Appel à communication Intl’ Workshop

Last call for participation to the Intl’ Workshop on Unsupervised Learning from Bioacoustic Big Data @ ICML 2014, 26 June, Beijing - supported by the CNRS MASTODONS SABIOD -

The general topic of uLearnBio is probabilistic machine learning from
scaled bioacoustic data. It focuses on unsupervised learning from
bioacoustic data for automatically acquiring "knowledge" from data for
representation, analysis, etc. One of the main goals is
clustering/segmentation, like the mixture model-based clustering
approach with well-established theoretical background and associated
efficient estimation algorithms such as EM algorithms. The problem of
selecting the number of mixture components can be tackled thanks to
model selection criteria such as BIC, AIC, ICL, etc.

Another probabilistic alternative for cluster analysis is the one
based on Bayesian Non-Parametrics (BNP), in particular the Infinite
Gaussian Mixture Model (IGMM) formulation, Chinese Restaurant Process
(CRP) mixtures and Dirichlet Process Mixtures (DPM).
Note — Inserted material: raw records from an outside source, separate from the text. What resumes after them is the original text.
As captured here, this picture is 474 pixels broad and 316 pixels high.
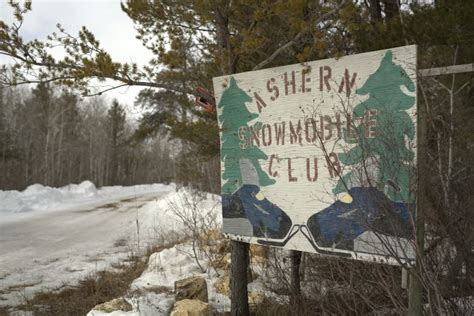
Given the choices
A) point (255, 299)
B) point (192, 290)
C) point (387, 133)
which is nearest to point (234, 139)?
point (387, 133)

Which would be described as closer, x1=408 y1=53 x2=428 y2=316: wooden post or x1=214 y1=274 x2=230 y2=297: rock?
x1=408 y1=53 x2=428 y2=316: wooden post

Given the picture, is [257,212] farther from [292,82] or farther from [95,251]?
[95,251]

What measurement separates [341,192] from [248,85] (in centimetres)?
128

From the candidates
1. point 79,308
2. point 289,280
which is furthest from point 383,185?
point 79,308

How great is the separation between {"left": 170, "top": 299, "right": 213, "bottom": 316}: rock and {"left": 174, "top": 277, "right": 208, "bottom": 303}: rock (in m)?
0.62

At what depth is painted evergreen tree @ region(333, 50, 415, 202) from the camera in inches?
95.5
The
non-parametric alternative avoids assuming restricted functional forms
and thus allows the complexity and accuracy of the inferred model to
grow as more data is observed. It also represents an alternative to
the difficult problem of model selection in model-based clustering
models by inferring the number of clusters from the data as the
learning proceeds. One the main current concerns for all these
approaches is to scale them up.

Topics cover (but are not limited to) :

  • Unsupervised Generative Learning
  • Latent data Models
  • Model-based clustering
  • Bayesian Non-parametric clustering
  • Bayesian sparse representation

Applied to :

  • Big Bio-acoustic data clustering / structuration
  • Species clustering (birds, etc) - Song (bird whale...) clustering/decomposition
  • Automatic species classification

Challenges :

3 challenges are still open on bird species clustering & unsupervised
bird song decomposition and on whale song decomposition. Please submit to by 6th of June.
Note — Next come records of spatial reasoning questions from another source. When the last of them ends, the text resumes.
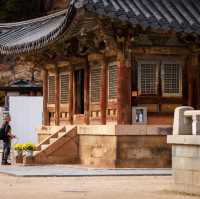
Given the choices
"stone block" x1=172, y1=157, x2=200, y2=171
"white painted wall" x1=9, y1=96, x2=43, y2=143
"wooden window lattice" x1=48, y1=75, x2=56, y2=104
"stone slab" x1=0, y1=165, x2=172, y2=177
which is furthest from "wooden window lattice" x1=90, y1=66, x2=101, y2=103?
"stone block" x1=172, y1=157, x2=200, y2=171

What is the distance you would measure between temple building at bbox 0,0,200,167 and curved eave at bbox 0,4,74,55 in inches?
4.5

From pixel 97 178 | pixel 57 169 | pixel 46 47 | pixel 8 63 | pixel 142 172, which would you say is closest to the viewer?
pixel 97 178

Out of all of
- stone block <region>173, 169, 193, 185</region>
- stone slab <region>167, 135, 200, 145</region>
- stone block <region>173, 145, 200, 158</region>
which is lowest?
stone block <region>173, 169, 193, 185</region>

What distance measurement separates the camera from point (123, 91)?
2728 centimetres

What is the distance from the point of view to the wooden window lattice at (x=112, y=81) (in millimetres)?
28141

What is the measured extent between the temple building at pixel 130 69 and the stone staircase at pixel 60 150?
0.58 ft

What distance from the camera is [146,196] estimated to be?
16875 millimetres

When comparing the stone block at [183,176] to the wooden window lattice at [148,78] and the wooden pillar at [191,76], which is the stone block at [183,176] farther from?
the wooden pillar at [191,76]

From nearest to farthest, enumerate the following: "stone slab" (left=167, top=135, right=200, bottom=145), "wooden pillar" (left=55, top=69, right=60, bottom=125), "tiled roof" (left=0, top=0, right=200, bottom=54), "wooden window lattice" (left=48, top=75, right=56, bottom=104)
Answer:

The scaled bio-acoustic data science is a novel challenge for
artificial intelligence that requires new methods. Big data scientists
are today invited to look into that data using advanced methods to
definitelynew knowledge about this important species. Fro example
large cabled submarine acoustic observatory deployments permit data to
be acquired continuously, over long time periods. For examples,
submarine Neptune observatory in Canada, Antares or Nemo neutrino
detectors (see NIPS4B proceedings) are ’big data’ challenges to the
scientists. Automated analysis, including clustering / segmentation
and structuration of acoustic signals, event detection, data mining
and machine learning to discover relationships among data streams are
techniques which promise to aid scientists in discoveries in an
otherwise overwhelming quantity of acoustic data.

This workshop offers an excellent framework to see how parametric and
nonparametric probabilistic models for cluster analysis can perform to
learn from complex real scaled bio-acoustic data, in the continuity of
previous ICML and NIPS 2013 workshops on learning from bio-acoustic
data ( ).

Organizers :

  • F. Chamroukhi - Toulon university & CNRS LSIS, France
  • H. Glotin - Toulon university & Institut Universitaire de France, CNRS LSIS, France
  • P. Dugan - Cornell University, New York
  • C. Clark - Head of the Cornell Lab Bioacoustics- Cornell University, New-York
  • T. Artières - CNRS LIP6 & Univ. Pierre et Marie Curie (UPMC)
  • Y. LeCun - Computational and Biological Learning Lab, New-York University & head of the Facebook Machine Learning team

MASTODONS is a global project on the exploitation of large scientific
data sets, launched by the multidisciplinary mission of CNRS.